(Spatial relation data)
○ ○ ○ ○
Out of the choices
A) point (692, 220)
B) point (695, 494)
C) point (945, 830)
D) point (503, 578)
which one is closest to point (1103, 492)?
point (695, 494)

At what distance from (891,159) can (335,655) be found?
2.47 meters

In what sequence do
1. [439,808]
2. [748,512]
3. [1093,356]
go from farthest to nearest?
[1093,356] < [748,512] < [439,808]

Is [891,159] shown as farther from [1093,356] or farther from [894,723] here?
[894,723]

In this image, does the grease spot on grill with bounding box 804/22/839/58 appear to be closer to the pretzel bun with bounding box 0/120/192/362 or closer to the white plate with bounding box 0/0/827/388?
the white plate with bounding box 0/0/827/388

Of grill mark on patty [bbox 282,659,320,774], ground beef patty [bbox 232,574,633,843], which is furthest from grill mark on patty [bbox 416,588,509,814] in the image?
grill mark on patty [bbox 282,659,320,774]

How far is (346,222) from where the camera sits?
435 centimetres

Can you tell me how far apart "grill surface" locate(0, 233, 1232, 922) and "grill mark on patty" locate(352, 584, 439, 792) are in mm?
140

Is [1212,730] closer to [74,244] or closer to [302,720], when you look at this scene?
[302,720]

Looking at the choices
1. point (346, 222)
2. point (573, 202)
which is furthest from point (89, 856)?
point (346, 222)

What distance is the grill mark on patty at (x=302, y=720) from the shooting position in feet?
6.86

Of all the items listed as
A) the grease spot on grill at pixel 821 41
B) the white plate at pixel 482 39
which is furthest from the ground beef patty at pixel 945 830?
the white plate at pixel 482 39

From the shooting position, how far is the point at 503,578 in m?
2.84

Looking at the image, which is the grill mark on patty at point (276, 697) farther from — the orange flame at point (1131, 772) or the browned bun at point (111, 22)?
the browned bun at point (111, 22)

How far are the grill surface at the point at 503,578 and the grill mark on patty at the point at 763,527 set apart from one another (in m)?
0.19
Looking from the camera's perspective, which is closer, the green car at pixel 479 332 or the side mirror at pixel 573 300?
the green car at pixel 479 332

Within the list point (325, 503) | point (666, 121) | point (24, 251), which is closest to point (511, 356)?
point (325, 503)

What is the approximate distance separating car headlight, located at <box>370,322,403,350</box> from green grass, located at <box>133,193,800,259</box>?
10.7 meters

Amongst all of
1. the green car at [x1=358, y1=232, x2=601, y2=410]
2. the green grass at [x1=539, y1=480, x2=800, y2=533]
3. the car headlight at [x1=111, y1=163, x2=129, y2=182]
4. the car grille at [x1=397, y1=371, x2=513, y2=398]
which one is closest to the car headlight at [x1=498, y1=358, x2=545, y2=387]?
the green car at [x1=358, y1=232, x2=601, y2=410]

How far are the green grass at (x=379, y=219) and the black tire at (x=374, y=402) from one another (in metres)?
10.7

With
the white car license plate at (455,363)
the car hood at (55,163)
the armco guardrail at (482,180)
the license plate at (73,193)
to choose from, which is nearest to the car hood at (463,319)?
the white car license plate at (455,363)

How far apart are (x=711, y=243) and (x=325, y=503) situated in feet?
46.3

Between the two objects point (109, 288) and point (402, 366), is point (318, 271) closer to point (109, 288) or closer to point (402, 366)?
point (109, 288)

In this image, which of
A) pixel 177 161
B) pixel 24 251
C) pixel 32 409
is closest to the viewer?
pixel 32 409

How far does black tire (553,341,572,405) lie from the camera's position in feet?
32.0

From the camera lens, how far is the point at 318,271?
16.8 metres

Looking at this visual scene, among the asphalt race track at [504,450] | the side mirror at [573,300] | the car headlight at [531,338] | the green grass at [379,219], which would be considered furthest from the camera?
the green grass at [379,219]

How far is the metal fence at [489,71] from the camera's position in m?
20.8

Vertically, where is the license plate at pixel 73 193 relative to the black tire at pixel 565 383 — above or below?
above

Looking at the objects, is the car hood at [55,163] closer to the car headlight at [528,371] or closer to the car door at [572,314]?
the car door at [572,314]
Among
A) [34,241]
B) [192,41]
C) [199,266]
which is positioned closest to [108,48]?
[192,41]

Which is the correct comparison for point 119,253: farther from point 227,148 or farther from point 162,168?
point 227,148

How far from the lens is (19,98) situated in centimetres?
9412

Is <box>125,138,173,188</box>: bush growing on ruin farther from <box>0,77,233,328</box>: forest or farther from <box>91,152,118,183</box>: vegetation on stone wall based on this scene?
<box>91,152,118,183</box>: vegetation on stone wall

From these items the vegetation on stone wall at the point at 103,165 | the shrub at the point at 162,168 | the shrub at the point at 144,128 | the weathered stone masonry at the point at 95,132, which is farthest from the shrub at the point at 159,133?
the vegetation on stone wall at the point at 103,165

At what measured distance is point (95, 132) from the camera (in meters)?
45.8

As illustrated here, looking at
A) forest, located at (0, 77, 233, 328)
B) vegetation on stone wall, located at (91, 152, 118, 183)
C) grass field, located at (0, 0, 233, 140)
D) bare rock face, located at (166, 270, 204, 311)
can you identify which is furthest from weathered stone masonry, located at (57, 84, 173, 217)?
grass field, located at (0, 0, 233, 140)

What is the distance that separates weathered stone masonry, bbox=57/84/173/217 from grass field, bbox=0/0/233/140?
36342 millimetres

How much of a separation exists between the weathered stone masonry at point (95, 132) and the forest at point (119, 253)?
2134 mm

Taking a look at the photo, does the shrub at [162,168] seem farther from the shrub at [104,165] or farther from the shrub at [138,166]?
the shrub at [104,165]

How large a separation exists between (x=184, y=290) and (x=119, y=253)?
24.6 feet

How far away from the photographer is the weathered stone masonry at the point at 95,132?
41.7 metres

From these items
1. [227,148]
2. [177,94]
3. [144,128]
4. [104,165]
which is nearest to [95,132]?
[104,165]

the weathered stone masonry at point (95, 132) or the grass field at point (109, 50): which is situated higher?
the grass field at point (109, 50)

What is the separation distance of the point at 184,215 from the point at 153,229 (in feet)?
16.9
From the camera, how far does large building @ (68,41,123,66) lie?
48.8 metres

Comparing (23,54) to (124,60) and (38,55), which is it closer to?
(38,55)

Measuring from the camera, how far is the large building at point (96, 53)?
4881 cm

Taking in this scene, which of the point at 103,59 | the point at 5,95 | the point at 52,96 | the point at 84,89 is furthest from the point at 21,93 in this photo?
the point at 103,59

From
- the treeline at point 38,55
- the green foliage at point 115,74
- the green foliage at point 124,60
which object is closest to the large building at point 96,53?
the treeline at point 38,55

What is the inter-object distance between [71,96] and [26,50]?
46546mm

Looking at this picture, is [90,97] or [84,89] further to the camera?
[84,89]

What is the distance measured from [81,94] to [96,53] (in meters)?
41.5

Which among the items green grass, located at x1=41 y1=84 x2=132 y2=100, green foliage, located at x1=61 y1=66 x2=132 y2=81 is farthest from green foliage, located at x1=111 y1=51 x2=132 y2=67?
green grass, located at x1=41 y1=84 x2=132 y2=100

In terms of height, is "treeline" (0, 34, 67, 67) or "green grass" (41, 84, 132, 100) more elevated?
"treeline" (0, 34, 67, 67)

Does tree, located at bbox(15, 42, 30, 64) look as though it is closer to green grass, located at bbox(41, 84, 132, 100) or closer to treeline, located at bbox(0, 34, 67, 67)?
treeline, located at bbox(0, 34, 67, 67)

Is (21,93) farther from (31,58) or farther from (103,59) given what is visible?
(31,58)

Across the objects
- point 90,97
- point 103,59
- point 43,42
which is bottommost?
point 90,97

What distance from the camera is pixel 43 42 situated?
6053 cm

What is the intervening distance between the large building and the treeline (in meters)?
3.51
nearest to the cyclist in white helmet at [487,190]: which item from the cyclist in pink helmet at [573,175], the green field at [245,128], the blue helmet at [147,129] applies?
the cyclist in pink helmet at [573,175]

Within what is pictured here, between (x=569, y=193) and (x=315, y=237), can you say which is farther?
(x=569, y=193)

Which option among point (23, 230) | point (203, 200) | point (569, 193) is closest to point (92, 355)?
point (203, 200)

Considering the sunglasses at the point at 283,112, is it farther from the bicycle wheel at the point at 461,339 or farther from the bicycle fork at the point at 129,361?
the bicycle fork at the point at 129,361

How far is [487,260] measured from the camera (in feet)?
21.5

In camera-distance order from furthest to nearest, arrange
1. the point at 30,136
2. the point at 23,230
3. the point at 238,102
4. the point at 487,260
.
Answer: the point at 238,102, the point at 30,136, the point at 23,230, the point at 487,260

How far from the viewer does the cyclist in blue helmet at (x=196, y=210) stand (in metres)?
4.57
○ ○ ○ ○
Arrange everything from the start of the data down to and including the line containing "2.47 meters" as a numbered list, omitting any blank lines.

ANSWER TO THIS TASK:
1. Out of the choices
2. A) point (692, 220)
3. B) point (695, 494)
4. C) point (945, 830)
5. D) point (503, 578)
6. which one is closest to point (1103, 492)?
7. point (695, 494)
8. At what distance from (891,159) can (335,655) be found?
9. 2.47 meters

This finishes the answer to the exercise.